_The request:_
Repeat these lines word for word, starting with the line that contains "How far is the window" and continuing through the last line of the set.

_Entries taken from a collection:_
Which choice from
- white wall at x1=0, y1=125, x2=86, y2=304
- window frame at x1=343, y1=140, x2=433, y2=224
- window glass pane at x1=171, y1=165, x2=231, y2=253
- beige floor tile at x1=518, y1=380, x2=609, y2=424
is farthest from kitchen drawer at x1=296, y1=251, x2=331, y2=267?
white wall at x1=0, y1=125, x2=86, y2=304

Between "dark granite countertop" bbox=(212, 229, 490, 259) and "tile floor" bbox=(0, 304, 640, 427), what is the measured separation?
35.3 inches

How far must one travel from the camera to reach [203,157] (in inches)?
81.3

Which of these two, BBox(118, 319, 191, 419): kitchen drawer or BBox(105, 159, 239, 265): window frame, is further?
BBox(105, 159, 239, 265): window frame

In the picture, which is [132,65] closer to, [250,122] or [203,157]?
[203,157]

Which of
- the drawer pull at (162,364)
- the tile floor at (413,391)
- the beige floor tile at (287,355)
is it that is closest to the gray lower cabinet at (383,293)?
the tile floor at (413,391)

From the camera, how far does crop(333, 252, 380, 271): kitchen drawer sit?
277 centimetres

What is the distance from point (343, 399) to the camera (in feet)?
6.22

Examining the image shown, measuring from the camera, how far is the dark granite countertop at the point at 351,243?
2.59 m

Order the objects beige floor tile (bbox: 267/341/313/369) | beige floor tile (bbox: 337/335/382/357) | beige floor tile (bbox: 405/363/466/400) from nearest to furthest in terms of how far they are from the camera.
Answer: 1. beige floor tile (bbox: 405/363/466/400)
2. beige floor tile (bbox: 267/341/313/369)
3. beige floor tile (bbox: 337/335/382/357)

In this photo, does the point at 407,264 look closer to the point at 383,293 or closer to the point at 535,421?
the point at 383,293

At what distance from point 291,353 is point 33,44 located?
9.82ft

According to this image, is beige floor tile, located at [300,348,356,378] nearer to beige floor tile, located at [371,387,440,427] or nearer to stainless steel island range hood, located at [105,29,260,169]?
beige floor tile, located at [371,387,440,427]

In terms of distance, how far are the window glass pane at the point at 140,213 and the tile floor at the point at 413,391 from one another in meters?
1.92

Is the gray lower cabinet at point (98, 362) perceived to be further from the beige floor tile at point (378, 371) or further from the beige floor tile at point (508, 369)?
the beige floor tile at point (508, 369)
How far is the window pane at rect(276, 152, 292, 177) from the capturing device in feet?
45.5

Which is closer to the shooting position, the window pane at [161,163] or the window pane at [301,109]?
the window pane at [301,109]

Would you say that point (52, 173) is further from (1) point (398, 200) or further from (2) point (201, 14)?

_Exercise solution:_
How far is the window pane at rect(276, 152, 292, 177) from the capturing device in feet?
45.5

Which is closer to the shooting position, the window pane at [161,163] or the window pane at [301,109]?
the window pane at [301,109]

Would you say that point (52, 173) is further from (1) point (398, 200) or further from (2) point (201, 14)?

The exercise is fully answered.